The Seeds of Another Cold War?

Russia should not have attacked Georgia, especially Georgia proper, and some of its animosity toward Georgia is clearly not noble. But it is fascinating how the American establishment and media have portrayed this conflict as just another case of Good vs. Evil, with the U.S. ally, Georgia, clearly in the right and Moscow clearly in the wrong.

Some accounts barely even take note of the proximate provocation behind Russia’s attacks. On August 8, after shelling South Ossetia’s capital city, Tskhinvali, Georgia invaded. A thousand people fled. At least another thousand died, according to separatists.

South Ossetia has been independent along with Abkhazia since the close of the Cold War. About 95% of them are Russian citizens. This fact has irked Georgia. From Reuters:

South Ossetia, which fought to break free from Georgian rule in 1991-92, maintains close ties with its Russian North Ossetia. Most of South Ossetia’s 70,000 people hold Russian citizenship, entitling them to Russian state benefits.

South Ossetia’s affinity with Russia has been a thorn in the side of Georgian President Mikheil Saakashvili, who took power in a 2006 grassroots revolution. His aspirations to join NATO and promises to ensure territorial integrity have won support from Western governments.

In response to Georgia’s attempt to quash South Ossetian independence, Putin responded by coming to the defense of Russian citizens. As Caucasus expert Charles King put it,

Russia must be condemned for its unsanctioned intervention. But the war began as an ill-considered move by Georgia to retake South Ossetia by force.

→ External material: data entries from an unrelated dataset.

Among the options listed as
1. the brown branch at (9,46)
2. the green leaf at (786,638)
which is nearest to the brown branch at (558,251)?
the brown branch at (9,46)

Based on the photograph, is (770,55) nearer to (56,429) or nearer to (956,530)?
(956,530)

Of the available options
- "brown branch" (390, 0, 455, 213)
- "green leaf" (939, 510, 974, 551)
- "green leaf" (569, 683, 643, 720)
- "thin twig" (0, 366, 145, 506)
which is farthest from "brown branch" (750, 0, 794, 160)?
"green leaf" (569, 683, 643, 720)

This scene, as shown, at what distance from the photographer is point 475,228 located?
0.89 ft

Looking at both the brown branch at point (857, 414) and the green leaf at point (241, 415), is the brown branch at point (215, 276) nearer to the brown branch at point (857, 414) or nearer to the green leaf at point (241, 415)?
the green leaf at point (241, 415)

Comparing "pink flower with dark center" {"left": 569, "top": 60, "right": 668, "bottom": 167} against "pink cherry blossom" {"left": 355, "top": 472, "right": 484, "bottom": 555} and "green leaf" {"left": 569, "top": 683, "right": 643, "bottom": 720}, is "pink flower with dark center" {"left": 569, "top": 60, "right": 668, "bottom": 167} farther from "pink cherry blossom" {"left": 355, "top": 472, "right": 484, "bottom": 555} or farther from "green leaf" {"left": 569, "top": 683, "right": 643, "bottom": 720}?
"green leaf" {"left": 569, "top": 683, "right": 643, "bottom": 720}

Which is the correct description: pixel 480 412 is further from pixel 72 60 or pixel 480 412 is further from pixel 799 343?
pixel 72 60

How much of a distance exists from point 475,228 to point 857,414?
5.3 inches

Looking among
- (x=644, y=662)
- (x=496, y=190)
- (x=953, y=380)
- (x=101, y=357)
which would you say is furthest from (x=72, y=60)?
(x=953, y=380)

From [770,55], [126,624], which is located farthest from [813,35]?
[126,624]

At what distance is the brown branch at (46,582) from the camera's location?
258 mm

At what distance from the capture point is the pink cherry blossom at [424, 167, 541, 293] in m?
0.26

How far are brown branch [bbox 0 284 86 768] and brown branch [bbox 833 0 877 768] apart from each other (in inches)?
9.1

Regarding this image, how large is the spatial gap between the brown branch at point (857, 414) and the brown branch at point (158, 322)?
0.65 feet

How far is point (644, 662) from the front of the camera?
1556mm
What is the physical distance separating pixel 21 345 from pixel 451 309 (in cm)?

Saakashvili’s larger goal was to lead his country into war as a form of calculated self-sacrifice, hoping that Russia’s predictable overreaction would convince the West of exactly the narrative that many commentators have now taken up.

Indeed, Russia should be criticized. Aside from driving the Georgians out of South Ossetia, it bombed Georgia, including civilian infrastructure, ports and roads. The main airfield outside of Tbilisi was reportedly hit. Georgia claims 90% of Georgian casualties in the conflict were civilian, although before it put the figure at 20%. Either way, for this there is no justification.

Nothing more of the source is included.